President George W. Bush received a thrashing at the hands of the more experienced debater, Senator John Kerry, in the first presidential debate. And you could really tell it was a beating when the Republican spin-masters were calling it a "tie" afterwards. After the immediate boost Kerry got in the polls, Karl Rove & Co. headed back to the war room to re-strategize for the next two meetings between the contenders.
But you could tell that the media was reluctant to come down hard on Bush again in the subsequent debates. In the second, town hall-style debate, all the major networks were commending Bush for merely keeping it together this time around. "No frowning, scowling, mumbling, and long awkward pauses this time!" You could literally see the standards lowering.
In the third and final debate, we returned to the format that was so merciless to Bush the first time around. This time the moderator was Bob Schieffer from CBS (which just went through the whole Dan Rather and 60 Minutes debacle). At first, it seemed like he would play it straight; there were some humdingers for both Bush and Kerry early on.
Heading into question seven, however, it started to get strange. Essentially what Schieffer asked John Kerry was: "How do you respond to the Catholic Church telling its members not to vote for you because you support abortion rights and embryonic stem cell research?"
What? How could he embed two such important policy issues into such a loaded question? Let's face facts: In matters of religion, Bush has the clear advantage. The hastily grafted soul that the Kerry camp has tried to give him in recent weeks isn't really convincing. Here were two topics in which Bush naturally had the advantage, and the way that the question was phrased practically handed it to Bush for the win. Combine this with the fact that neither subject is touched on again in detail for the rest of the debate (except for the Roe v. Wade question, which became a Supreme Court appointment issue) and you start to get a strange picture. What's going on here, Bob?
That sneaking "rigged" suspicion was further aggravated by questions 18 and 20, which were the third-to-last and last questions respectively, meaning people were going to leave with these answers as last impressions.
Specifically, question 18 asked Bush "What part does faith play in your policy decisions?" This is such an easy question for Bush and just an opportunity for him to shore up his religious base. There's no way Kerry's going to come off looking convincing with these sorts of questions. At heart, he's a rational guy, and he doesn't really think faith-first, even though he might pretend to. This question was so easy for Bush that they could've delivered it to him on a silver platter.
Which led us to the final question: "What is the most important thing you've learned from the strong women in your life?" Not only was this a strange love-fest closer, what it really did was force Kerry to end on a bad note. How? Because even Kerry supporters must admit that their man has about as much charisma as a cardboard box and emotes less than the Lost in Space robot. This sort of question is going to naturally favor Bush. Not only that, it's the closing question, and there's no way for Kerry to turn it into a policy issue (though he tried really hard to, God bless his artificial soul).

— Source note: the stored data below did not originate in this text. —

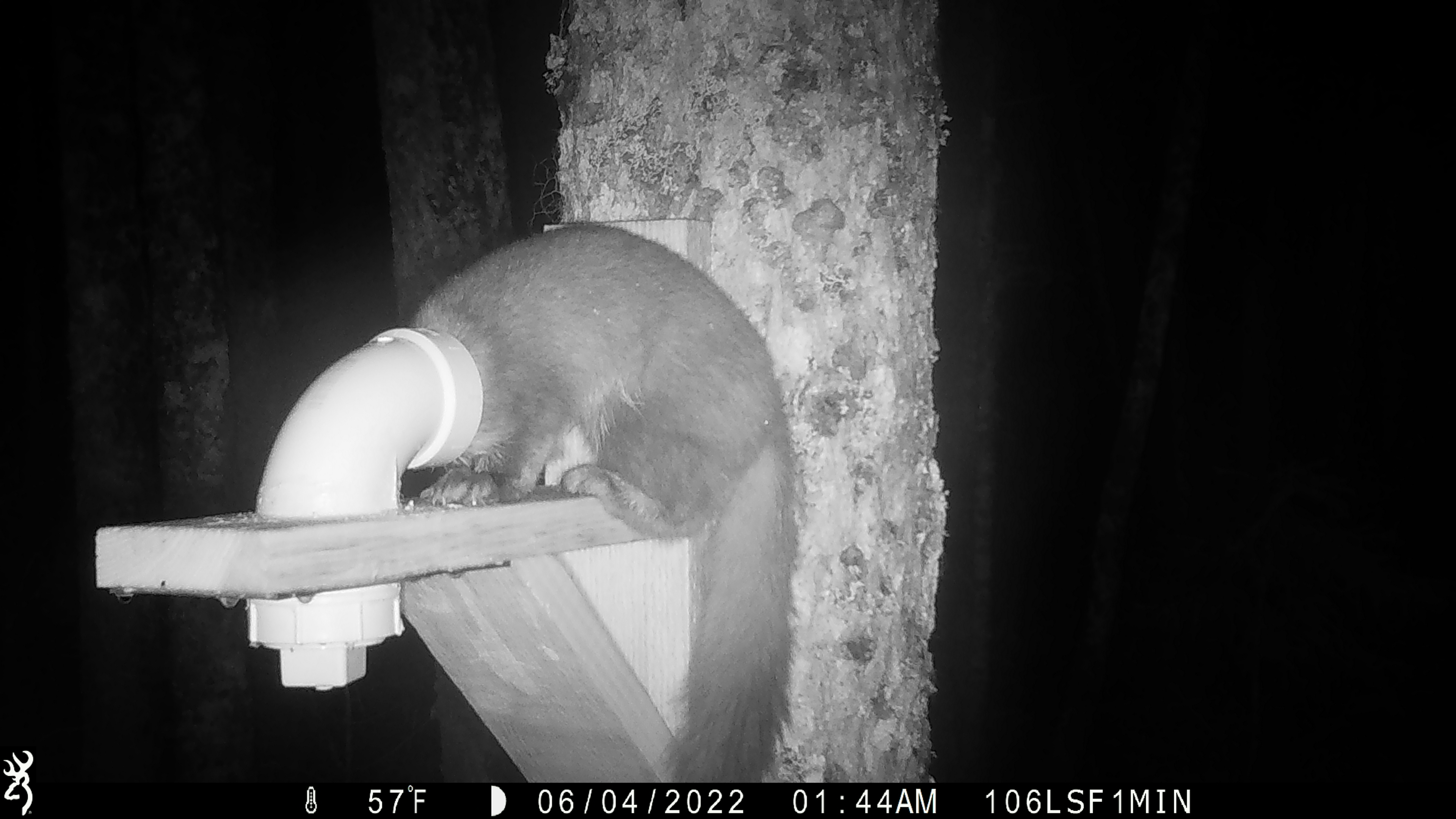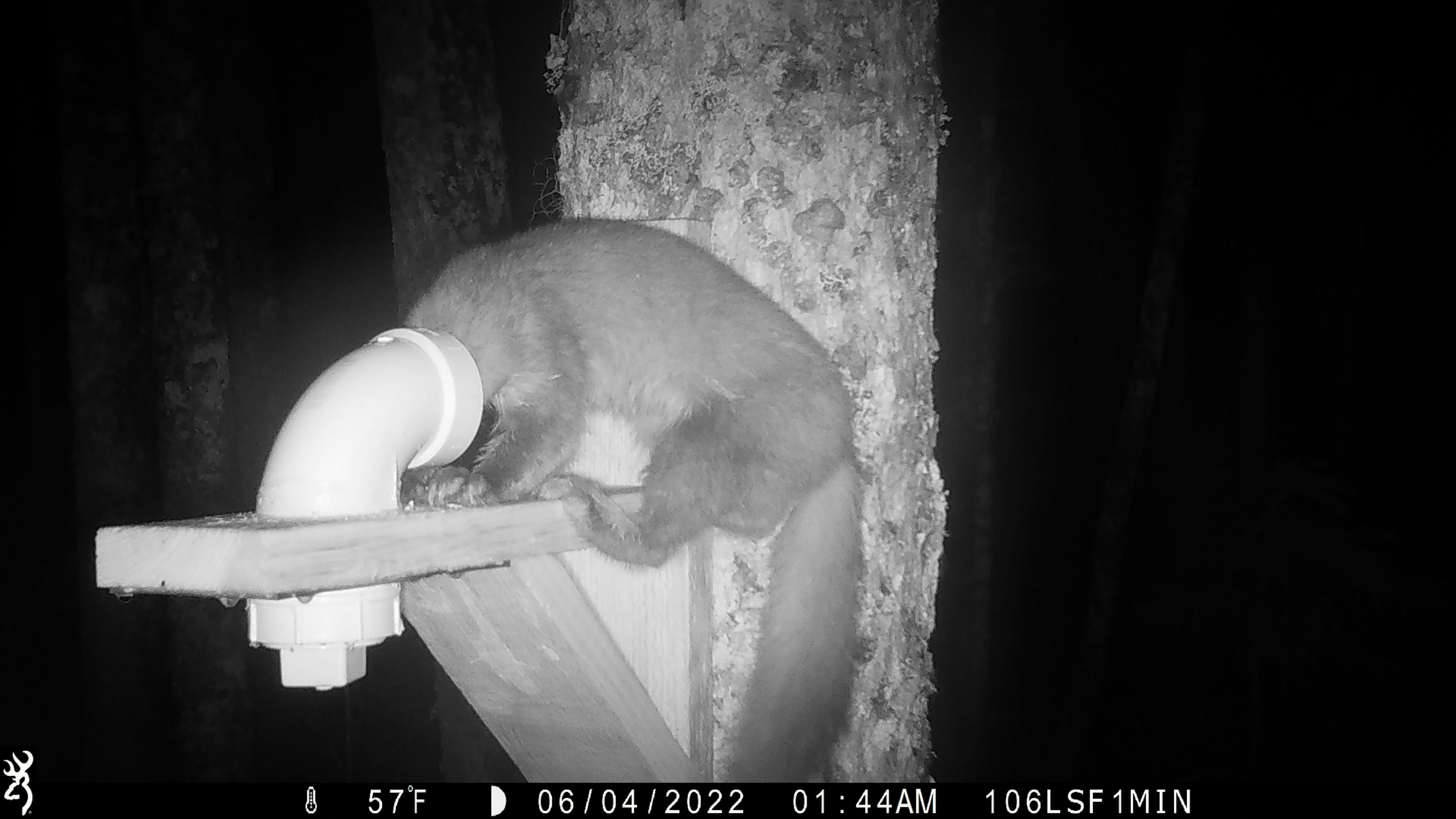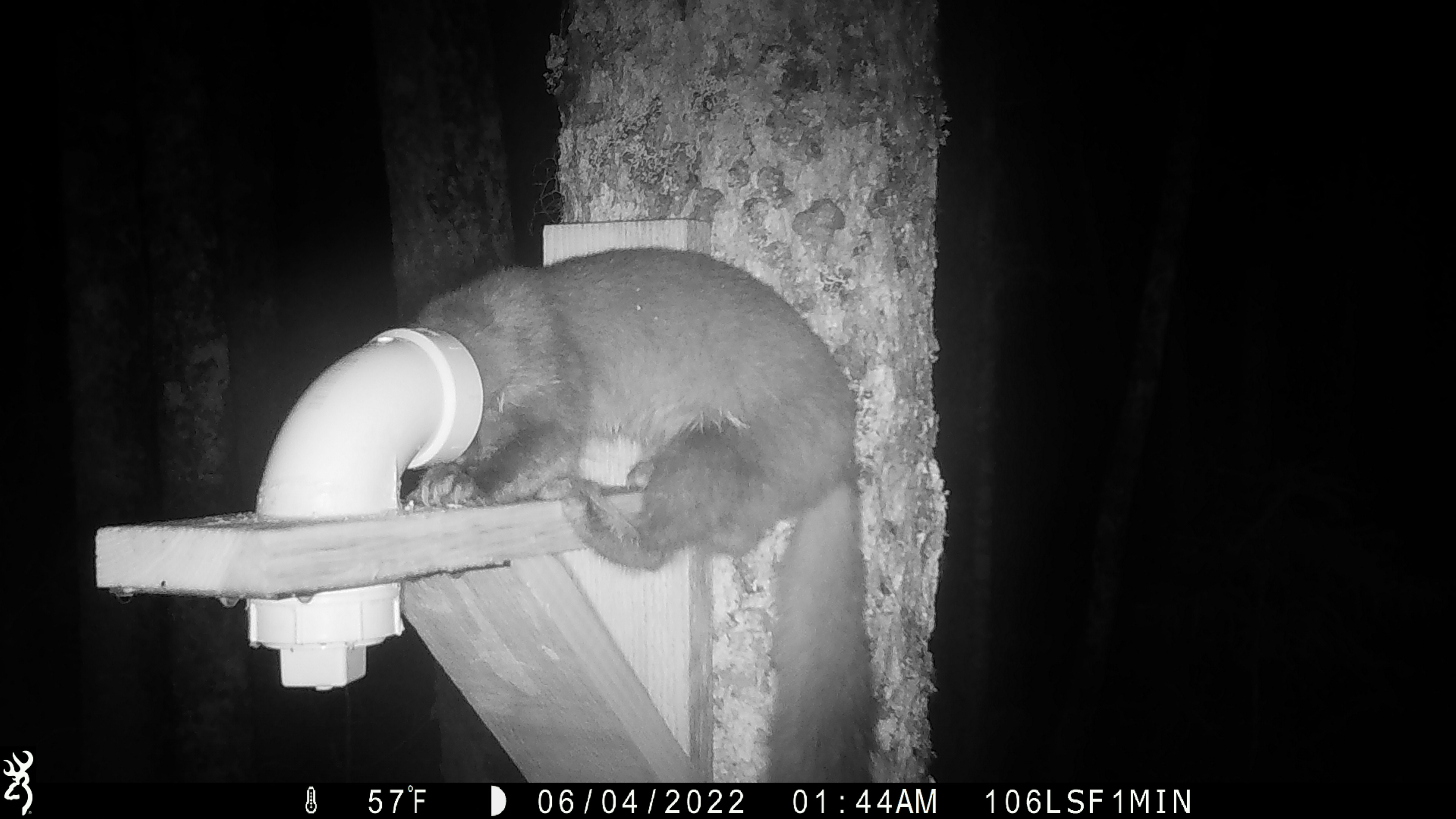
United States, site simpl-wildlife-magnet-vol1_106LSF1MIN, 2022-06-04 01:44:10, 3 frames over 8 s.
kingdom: Animalia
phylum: Chordata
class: Mammalia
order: Carnivora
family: Mustelidae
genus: Martes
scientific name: Martes americana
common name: american marten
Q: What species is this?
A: American marten (Martes americana).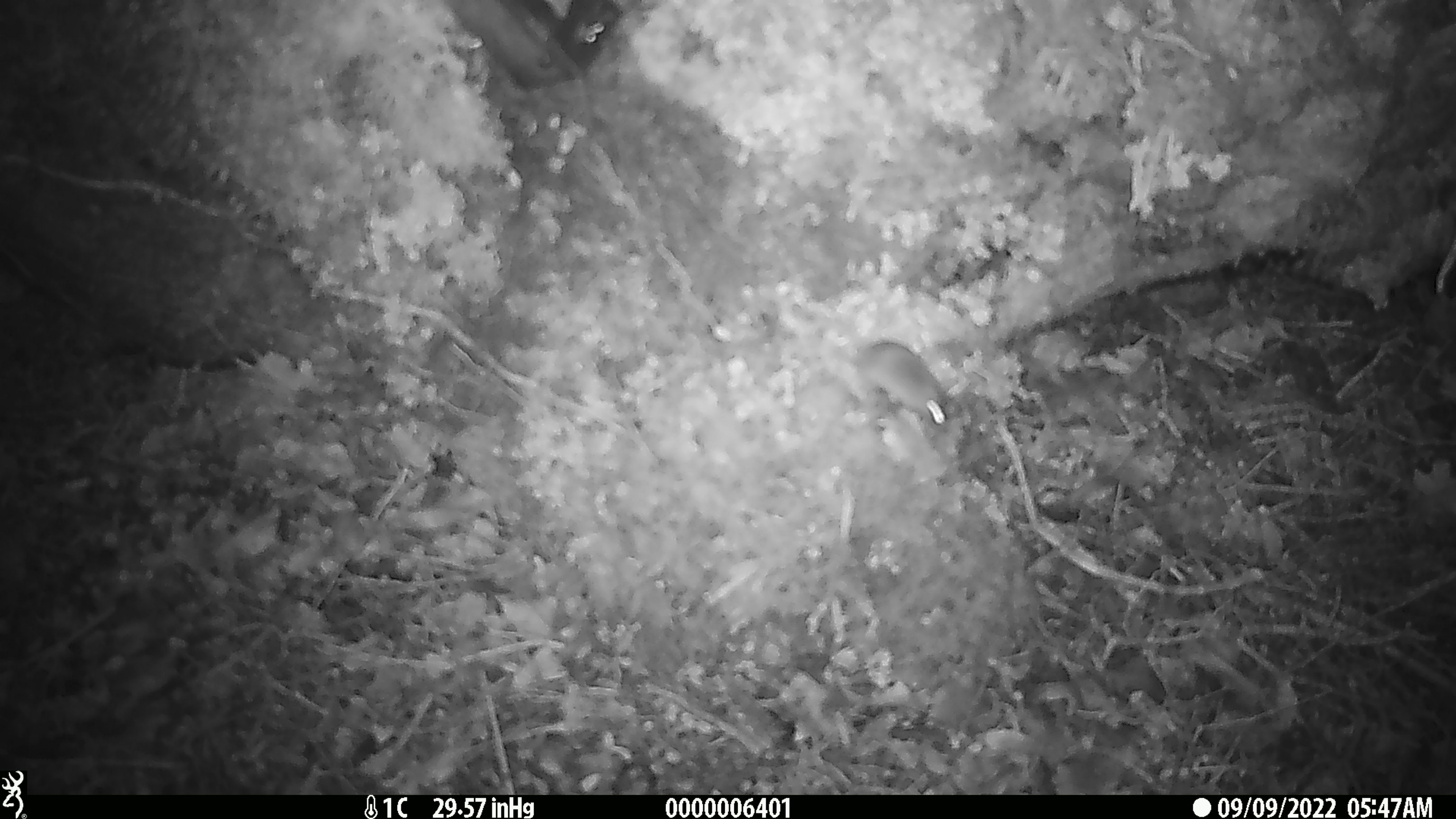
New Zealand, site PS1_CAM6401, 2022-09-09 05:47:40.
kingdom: Animalia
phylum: Chordata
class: Mammalia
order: Rodentia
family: Muridae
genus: Mus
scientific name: Mus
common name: mouse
Mouse (Mus).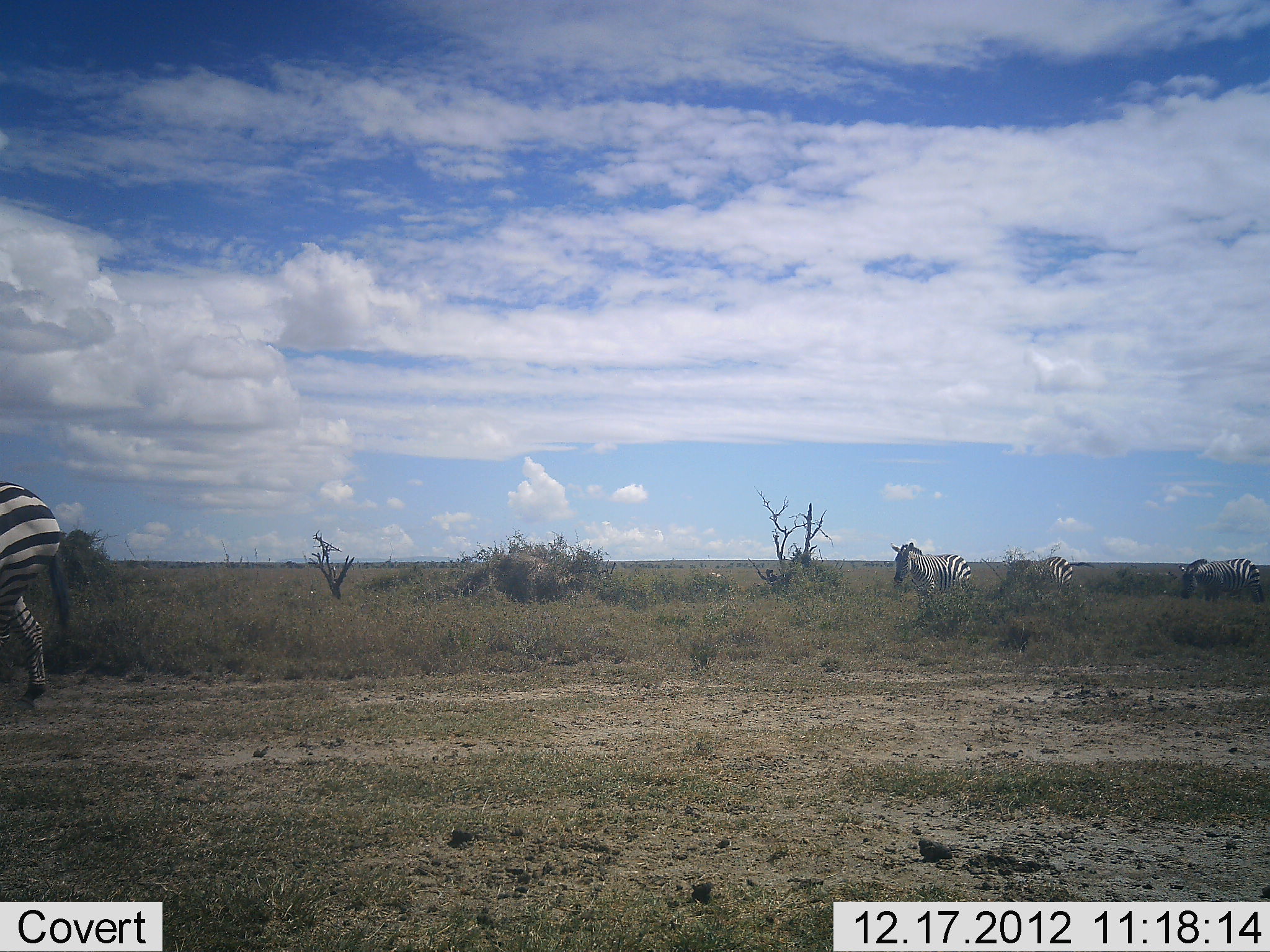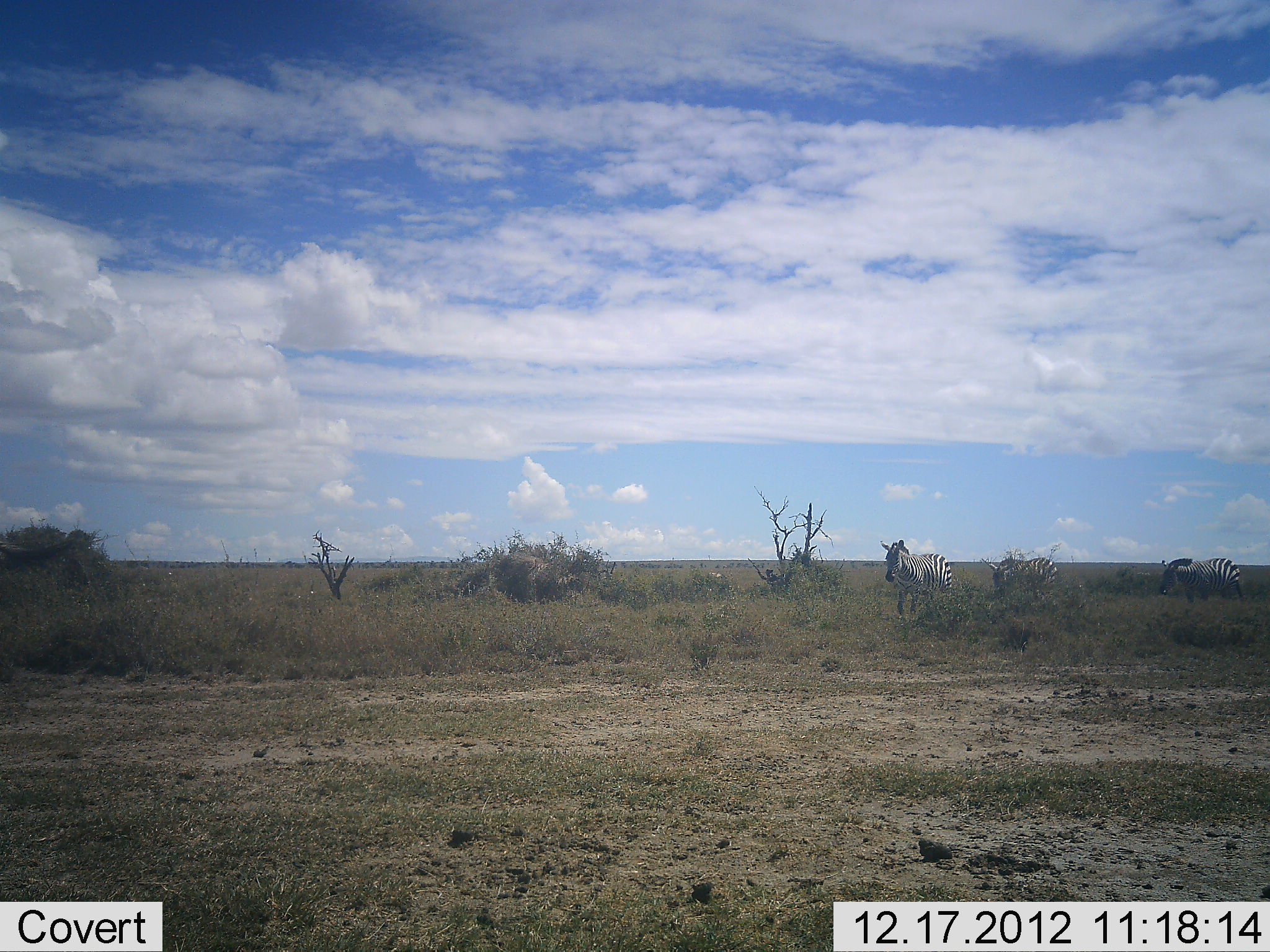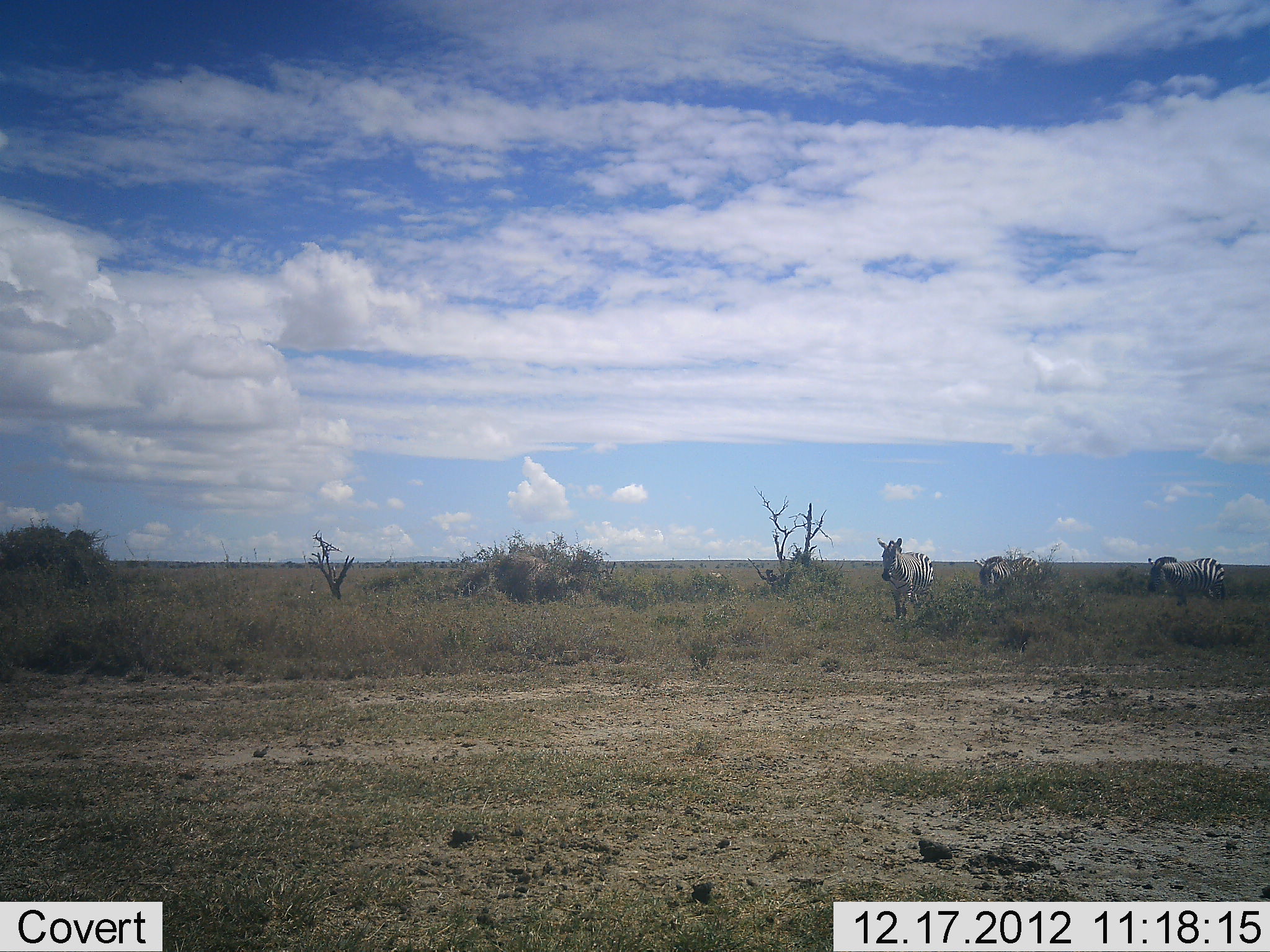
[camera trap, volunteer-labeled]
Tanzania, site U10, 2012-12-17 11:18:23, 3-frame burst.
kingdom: Animalia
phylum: Chordata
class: Mammalia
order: Perissodactyla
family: Equidae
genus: Equus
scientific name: Equus quagga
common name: plains zebra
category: zebra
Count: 4.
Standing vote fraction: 0%.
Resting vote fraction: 0%.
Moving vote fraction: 100%.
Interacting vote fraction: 0%.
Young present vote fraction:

That's not to say there weren't any hard ones for Bush. Certainly questions about minimum wage (question 13), homosexuality (question 6), and outsourcing (question 4) weren't favorable for him, but they were at least debatable, substantive questions. The easy lobs that Bush got throughout (which was time lost to ask real questions about stem cell research and environmental policy, for instance) seemed designed to leave Bush with a favorable impression on people, which is really what's going to swing the undecided voters at this point. Why would Bob do this?
Like I said at the beginning: The media simply didn't want Bush to look downright goofy again, because they'd have to blast him on air again. Not only that, there was probably considerable pressure from CBS on Bob Schieffer not to look like he was attacking Bush after the whole fraudulent documents fiasco. It certainly looks like a lot of these questions were designed to be "Bush-friendly" (or "Bush-proof," however you want to look at it). How else can you explain it?
What's amazing is that the CNN/USA Today/Gallup snap poll taken immediately after the debate still gave the edge to Kerry 52 percent to Bush's 39, a substantial margin. Now that's an achievement if Kerry really was playing against a stacked deck. Keep the momentum going, Robotman!